Sometimes this morphs into the madogiwa-zoku – the “window-side tribe” – older staff who turn up, do very little, maybe mentor, maybe just sit by the window. Sounds like a cushy gig. But culturally, it’s about loyalty, honouring service, and keeping institutional memory alive.
And here’s the thing: younger staff know those “window sitters” have decades of knowledge to tap into. They become informal mentors, wise sounding boards, and corporate historians. Remove them entirely, and companies risk not just a knowledge drain but also a cultural vacuum.

No Expiry Date on Value
So, is there a sell-by date on usefulness? The evidence screams: absolutely NOT! If anything, by ignoring or ejecting older workers, companies stymie growth, lose mentorship, and destabilise teams.
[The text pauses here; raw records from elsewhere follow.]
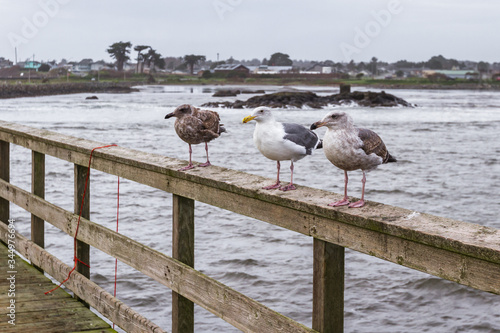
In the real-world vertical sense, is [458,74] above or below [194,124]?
above

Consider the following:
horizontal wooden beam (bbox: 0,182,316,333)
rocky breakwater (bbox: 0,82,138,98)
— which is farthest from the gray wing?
rocky breakwater (bbox: 0,82,138,98)

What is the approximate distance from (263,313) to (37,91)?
311ft

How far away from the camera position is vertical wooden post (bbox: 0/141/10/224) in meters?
5.98

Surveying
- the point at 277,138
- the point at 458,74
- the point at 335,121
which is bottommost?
the point at 277,138

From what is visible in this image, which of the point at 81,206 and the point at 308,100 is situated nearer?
the point at 81,206

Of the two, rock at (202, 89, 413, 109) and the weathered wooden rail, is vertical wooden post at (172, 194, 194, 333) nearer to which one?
the weathered wooden rail

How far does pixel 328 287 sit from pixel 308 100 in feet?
195

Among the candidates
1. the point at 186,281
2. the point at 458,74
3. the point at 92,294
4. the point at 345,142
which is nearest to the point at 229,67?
the point at 458,74

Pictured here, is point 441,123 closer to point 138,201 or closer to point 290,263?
point 138,201

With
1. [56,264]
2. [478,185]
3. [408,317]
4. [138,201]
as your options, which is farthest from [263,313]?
[478,185]

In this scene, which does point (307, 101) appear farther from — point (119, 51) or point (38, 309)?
point (119, 51)

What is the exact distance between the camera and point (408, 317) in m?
7.55

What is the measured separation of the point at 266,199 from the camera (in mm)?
2912

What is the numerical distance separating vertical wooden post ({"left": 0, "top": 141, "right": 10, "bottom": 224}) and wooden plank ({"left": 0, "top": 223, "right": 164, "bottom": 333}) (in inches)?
24.7
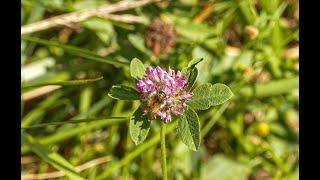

Sure, we may not run as fast as we once did, but we run smarter. We don’t just bring skills; we bring scars, stories, shortcuts, and a sense of perspective younger colleagues don’t yet have. And in turbulent times, that stability is gold dust.

Evergreen, Not Expired
As I sit here contemplating the looming 57th candle on my cake, I don’t feel done. Far from it. I feel overflowing with skills, experience, and knowledge. If anything, I feel under-utilised. Like a well-worn tool – one that not only still gets the job done, but has been smoothed and refined over time to make the task easier, quicker, and cleaner.
To apply ageism is to waste that potential. It’s to doom your organisation to repeat the same mistakes we already learned from – often painfully – thirty years ago. It’s to operate in a vacuum of ignorance when a deep well of experience is sitting right there, ready to be tapped. It’s to dismiss not just what older workers can do, but what they can prevent.
Older employees aren’t a burden. We’re a force multiplier. We’re the stabilisers on the bike, the compass in the fog, the memory card that stops the whole system from crashing. Ignore us, and you’re not just disrespecting people – you’re sabotaging your own progress.
So, am I past my sell-by date? Hardly. If anything, I’m more valuable now than ever – and so are millions like me. All we need is the opportunity to prove it.
And just in case anyone’s wondering – yes, I’m still available, by the way. Just DM me dude!